I've been using 2.7 for few months now and I'm glad it finally goes official. The concurrent serving of requests really does make a difference: for app that is mostly I/O bound and isn't using a lot of asynchronous RPC, it greatly increases request throughput. For us it not only nullified the pricing change from last Fall, but actually reduced the overall cost, compared to Python 2.5 + previous billing.

Now when it's official, GAE looks like a much more viable and cost-effective platform than it was for the few passing months.


To any AppEngine developers who might see this:

Please, please roll out SSL on custom domains already. It's been just around the corner for years!


Could be that they just can't get enough IPv4 addresses to implement it anymore (at least without sacrificing windows XP compatibility :/)


You can get IPv4 addresses; the going rate is about $1/month/address. Whether Google's infrastructure can handle zillions of custom IPs is a different story.


The interminable private beta is offering SNI based SSL for $10/month and IP based SSL for $100/month.


being able to finally use PIL and lxml on appengine is huge, and 2.7 also goes some way to resolving the billing issues. 2.7 going gold is starting to sway me back towards using appengine again.


I'm glad it's gold so I can use more modern libraries again. But the reduced cost thing is not a guarantee. If you do a lot of rpc calls per request, multithreading actually makes latency and instance count absolutely horrible.

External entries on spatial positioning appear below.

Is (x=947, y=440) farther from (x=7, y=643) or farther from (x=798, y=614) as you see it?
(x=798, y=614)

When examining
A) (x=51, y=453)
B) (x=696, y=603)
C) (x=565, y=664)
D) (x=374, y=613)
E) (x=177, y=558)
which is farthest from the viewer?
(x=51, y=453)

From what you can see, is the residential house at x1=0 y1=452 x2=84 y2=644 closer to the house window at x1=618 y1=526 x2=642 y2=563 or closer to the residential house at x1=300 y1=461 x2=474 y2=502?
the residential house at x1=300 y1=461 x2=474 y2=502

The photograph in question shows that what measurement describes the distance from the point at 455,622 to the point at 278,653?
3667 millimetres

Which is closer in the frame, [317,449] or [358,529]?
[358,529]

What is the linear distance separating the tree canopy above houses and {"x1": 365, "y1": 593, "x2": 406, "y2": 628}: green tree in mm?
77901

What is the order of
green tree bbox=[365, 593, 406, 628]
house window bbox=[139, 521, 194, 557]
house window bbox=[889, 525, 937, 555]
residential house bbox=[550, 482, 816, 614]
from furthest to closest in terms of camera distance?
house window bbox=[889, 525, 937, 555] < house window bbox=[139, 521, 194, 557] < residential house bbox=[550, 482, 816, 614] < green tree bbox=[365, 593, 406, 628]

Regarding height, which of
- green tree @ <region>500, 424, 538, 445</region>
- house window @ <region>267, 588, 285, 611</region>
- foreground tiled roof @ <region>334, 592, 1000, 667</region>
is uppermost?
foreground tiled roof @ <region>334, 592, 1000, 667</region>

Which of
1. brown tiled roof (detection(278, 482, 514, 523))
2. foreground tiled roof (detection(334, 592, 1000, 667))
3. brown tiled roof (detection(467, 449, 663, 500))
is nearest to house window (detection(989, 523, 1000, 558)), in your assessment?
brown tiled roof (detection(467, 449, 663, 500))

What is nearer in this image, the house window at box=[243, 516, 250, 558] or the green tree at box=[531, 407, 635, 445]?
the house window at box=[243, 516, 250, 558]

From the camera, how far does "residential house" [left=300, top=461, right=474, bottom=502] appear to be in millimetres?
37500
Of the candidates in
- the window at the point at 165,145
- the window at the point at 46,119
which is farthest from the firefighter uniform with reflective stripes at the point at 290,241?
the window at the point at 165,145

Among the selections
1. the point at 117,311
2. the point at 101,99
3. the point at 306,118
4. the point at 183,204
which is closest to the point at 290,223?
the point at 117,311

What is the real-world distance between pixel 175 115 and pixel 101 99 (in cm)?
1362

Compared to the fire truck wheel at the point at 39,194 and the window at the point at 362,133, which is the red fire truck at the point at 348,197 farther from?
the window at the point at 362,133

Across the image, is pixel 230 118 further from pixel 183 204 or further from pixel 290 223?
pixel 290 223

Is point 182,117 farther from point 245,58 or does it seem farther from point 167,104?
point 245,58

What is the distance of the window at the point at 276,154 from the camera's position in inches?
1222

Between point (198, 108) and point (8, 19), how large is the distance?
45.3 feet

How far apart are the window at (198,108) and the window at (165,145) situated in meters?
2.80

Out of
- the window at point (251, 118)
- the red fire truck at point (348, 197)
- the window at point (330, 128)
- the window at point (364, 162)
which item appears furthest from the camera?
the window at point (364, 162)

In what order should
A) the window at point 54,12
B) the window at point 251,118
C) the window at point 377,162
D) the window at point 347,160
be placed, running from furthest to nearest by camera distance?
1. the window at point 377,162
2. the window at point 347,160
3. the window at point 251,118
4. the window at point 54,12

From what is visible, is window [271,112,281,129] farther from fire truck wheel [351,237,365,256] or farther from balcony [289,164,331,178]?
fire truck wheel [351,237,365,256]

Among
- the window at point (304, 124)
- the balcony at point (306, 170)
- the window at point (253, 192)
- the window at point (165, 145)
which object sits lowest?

Of course this seems kind of ridiculous to me, if you aren't using the rpc's what the heck is your app actually doing?

So like everything, you need to test your application to see what configuration is right for you. For the app I maintain, python2.7 single threaded is only slightly slower than 2.5 but I expect that to improve over time and it was worth switching now just to not have to write for python2.5 anymore.

Costs are higher, but still less than leasing a data center and employing staff to maintain it.